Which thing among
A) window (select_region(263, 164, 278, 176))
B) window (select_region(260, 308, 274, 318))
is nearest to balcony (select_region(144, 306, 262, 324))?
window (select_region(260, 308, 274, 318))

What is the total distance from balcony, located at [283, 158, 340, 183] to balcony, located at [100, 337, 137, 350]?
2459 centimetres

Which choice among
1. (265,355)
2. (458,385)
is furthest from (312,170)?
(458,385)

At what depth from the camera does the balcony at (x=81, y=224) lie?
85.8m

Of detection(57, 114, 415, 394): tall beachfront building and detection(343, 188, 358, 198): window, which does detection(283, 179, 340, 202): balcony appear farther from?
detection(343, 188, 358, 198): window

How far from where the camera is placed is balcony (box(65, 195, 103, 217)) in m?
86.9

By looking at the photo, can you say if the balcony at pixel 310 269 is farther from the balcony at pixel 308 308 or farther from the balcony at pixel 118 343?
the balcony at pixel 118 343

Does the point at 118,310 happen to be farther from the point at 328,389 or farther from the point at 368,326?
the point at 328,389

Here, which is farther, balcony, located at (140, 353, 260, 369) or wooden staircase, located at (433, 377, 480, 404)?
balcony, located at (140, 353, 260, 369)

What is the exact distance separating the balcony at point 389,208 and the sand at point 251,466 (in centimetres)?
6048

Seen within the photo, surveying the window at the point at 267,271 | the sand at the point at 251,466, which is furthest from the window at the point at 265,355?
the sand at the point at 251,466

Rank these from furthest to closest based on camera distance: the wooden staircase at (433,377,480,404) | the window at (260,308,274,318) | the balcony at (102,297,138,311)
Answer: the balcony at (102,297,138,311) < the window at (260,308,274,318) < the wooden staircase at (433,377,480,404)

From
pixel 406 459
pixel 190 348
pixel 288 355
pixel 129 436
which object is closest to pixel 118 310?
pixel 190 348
────
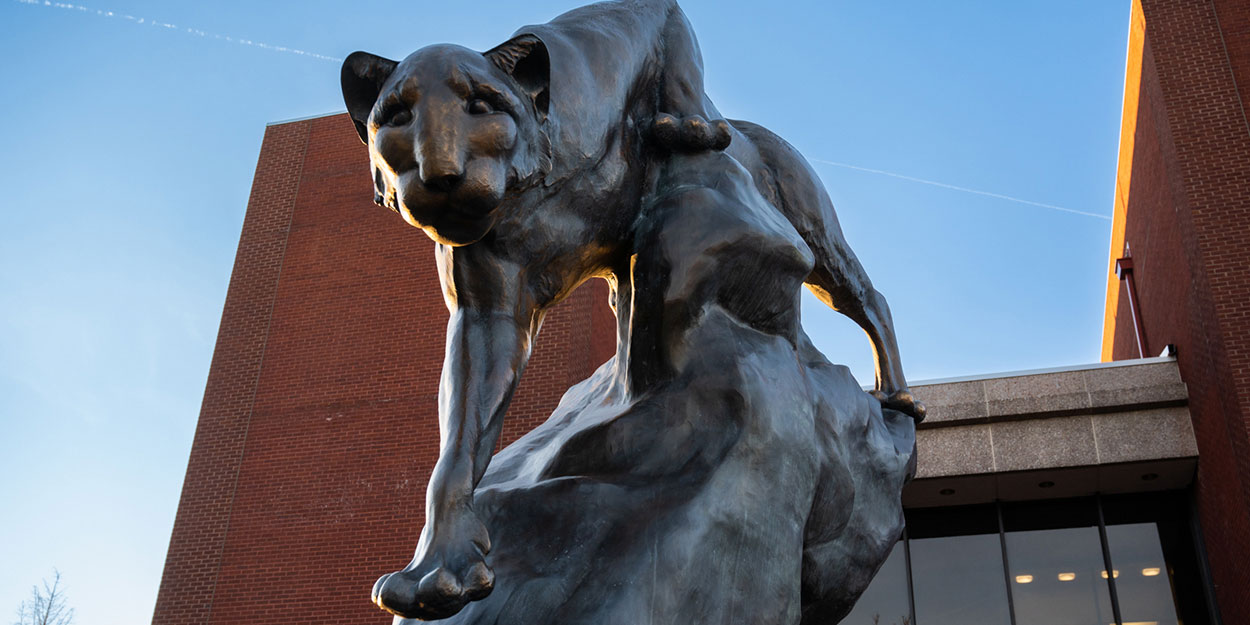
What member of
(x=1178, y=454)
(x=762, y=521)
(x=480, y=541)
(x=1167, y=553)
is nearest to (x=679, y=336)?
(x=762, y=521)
────
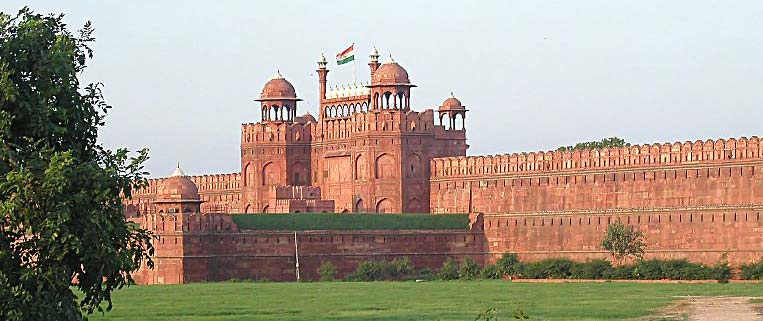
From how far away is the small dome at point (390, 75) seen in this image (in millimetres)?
────
### Required task
Rewrite only the listing lines from the one holding "Which choice among" through the one holding "Answer: the balcony", inclusive. Change "farther" to "more distant" and leave everything else unaltered.

### Reply
Which choice among
1. (265,355)
2. (458,385)
is furthest from (312,170)?
(458,385)

At what depth from the camera does the balcony at (x=81, y=224) lie?
85.8m

Of detection(57, 114, 415, 394): tall beachfront building and detection(343, 188, 358, 198): window, which does detection(283, 179, 340, 202): balcony appear more distant from?
detection(343, 188, 358, 198): window

How far from where the camera is placed is balcony (box(65, 195, 103, 217)) in m?
86.9

By looking at the photo, can you say if the balcony at pixel 310 269 is more distant from the balcony at pixel 308 308 or more distant from the balcony at pixel 118 343?
the balcony at pixel 118 343

Does the point at 118,310 happen to be more distant from the point at 328,389 or more distant from the point at 368,326?
the point at 328,389

Here, which is more distant, balcony, located at (140, 353, 260, 369) or wooden staircase, located at (433, 377, 480, 404)?
balcony, located at (140, 353, 260, 369)

What is the exact distance separating the balcony at point 389,208 and the sand at point 251,466 (in centimetres)?
6048

Seen within the photo, surveying the window at the point at 267,271 | the sand at the point at 251,466, which is furthest from the window at the point at 265,355?
the sand at the point at 251,466

Rank these from furthest to closest based on camera distance: the wooden staircase at (433,377,480,404) | the window at (260,308,274,318) | the balcony at (102,297,138,311)
Answer: the balcony at (102,297,138,311) < the window at (260,308,274,318) < the wooden staircase at (433,377,480,404)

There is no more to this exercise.